▶ _What to do_:
1 > According to the ferry hull passage, what is the power rating of each Siemens motor that drives the thrusters?
2 > Which possibilities does the ferry hull passage say the propulsion system is optimized with? List every one.
3 > Pick up the ferry hull passage after its final sentence and keep writing.

*** Given passage Section Begins ***

The vessel’s hull
The ferry is of catamaran type with both hull and superstructure of seawater resistant aluminum. Aluminum is used in large and high-speed crafts and has very good characteristics for vessels at lower speeds. Both hulls are of slender type with minimal resistance and they don’t need to be ballasted to meet stability requirements. Low weight and slender hulls mean less resistance in constant speed and energy saving in maneuvering operations. The hull shape and material result in energy savings of approximately 9.1% at 10 knots speed. The propulsion system is optimized with variable speed, controllable pitch and feathering possibilities with speed and hull lines as given parameters. During transit, the ferry runs on the aft propeller only, with the other in feathered position. The system results in energy savings of around 7%. The catamaran is propelled by two azipull Rolls-Royce thrusters driven by two 450 kW Siemens motors. The thrusters are mounted at each end of one hull and fitted with efficient slow turning propellers sufficient to drive and manoeuvre the vessel. The other hull only supports load. Both hulls are optimized to reduce drag, so the power requirement is as low as possible. The Rolls-Royce azipull propulsion system, which utilizes pulling propellers as opposed to conventional azimuth thrusters, helps the battery powered aluminum catamaran to reach its high efficiency standards. The ferry starts a working day with fully charged batteries and uses the frequent ten minutes stops at either side of the fjord for partial recharging. Then, during the night, the batteries are fully recharged. This regime is made possible by introducing a bit of smart net technology, boosting the local grid with batteries in each port for quicker recharging.

*** Given passage Section Ends ***
*** Exercise data Section Begins ***

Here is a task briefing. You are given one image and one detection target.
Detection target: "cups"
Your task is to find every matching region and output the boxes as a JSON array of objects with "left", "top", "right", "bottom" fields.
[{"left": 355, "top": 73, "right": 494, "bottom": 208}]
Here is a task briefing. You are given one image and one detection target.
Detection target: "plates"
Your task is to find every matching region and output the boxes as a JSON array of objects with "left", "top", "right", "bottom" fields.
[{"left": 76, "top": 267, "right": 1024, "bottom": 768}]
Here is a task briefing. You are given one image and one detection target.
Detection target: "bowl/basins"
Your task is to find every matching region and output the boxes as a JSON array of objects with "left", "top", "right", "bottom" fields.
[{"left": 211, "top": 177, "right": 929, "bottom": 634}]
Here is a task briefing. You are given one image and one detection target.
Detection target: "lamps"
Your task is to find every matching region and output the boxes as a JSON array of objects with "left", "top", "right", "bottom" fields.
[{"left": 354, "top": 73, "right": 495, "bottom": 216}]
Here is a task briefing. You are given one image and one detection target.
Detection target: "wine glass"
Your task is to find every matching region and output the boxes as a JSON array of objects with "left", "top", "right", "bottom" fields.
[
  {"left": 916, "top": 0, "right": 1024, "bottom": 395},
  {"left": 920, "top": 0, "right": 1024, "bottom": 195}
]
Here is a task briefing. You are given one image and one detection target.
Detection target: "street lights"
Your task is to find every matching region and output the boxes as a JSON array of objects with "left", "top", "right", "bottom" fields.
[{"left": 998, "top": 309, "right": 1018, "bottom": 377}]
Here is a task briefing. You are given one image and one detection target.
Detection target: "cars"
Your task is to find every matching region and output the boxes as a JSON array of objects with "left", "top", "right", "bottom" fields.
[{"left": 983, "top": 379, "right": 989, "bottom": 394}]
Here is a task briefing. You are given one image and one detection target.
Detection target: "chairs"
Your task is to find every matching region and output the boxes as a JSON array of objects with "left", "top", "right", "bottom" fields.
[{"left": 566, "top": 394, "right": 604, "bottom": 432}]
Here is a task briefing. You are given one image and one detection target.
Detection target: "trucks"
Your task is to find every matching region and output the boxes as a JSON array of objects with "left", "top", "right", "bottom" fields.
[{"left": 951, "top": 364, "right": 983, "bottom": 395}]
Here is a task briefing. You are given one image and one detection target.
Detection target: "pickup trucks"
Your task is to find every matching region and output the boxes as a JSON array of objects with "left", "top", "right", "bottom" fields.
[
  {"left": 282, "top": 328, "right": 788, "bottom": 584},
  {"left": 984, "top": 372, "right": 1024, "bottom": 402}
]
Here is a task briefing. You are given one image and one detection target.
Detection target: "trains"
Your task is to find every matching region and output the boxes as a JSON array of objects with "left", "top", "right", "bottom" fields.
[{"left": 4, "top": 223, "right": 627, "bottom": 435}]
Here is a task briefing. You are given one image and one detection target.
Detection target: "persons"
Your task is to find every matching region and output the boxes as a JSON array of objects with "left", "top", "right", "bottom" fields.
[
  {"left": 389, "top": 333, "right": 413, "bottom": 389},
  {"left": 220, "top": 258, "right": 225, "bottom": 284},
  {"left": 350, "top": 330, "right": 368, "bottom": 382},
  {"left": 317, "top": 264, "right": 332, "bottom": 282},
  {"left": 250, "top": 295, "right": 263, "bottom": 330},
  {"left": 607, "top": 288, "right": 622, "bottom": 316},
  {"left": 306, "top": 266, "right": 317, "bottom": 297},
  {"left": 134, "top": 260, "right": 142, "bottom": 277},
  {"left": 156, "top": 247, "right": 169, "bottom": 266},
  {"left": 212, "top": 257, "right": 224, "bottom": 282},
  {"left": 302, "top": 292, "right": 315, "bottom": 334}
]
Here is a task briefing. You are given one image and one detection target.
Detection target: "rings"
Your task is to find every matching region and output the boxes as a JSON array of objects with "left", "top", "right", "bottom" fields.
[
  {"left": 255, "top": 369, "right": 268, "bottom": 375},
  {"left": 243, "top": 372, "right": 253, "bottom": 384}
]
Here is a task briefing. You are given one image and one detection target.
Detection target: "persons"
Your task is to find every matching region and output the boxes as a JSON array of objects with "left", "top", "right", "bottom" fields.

*** Exercise data Section Ends ***

▶ _Responses to the tasks_:
1 > 450 kW

2 >
- Variable speed
- Controllable pitch
- Feathering possibilities

3 >
The future scenario
Passengers and crew comfort will increase due to cleaner environment and minimal noise. ZeroCat certainly stimulate the design and construction of new electric ferries, to cross fjords in Norway and everywhere in the world. For this purpose, Fjellstrand will continue the development of electric ferries and encourage the rest of the shipping industry to follow. To facilitate and speed up the process, national authorities play a great role: to drive new environmental friendly alternatives is essential a removal of the electricity tax for maritime transports, although domestic ferry operations do not represent a large proportion of the total emissions, but it is important to cut where possible. To improve the characteristics of one specific electric ferry is certainly a great step for the ship-owner. Even more important is to spread the knowledge and technology to the rest of the shipping industry, contributing to large reductions of pollution, worldwide.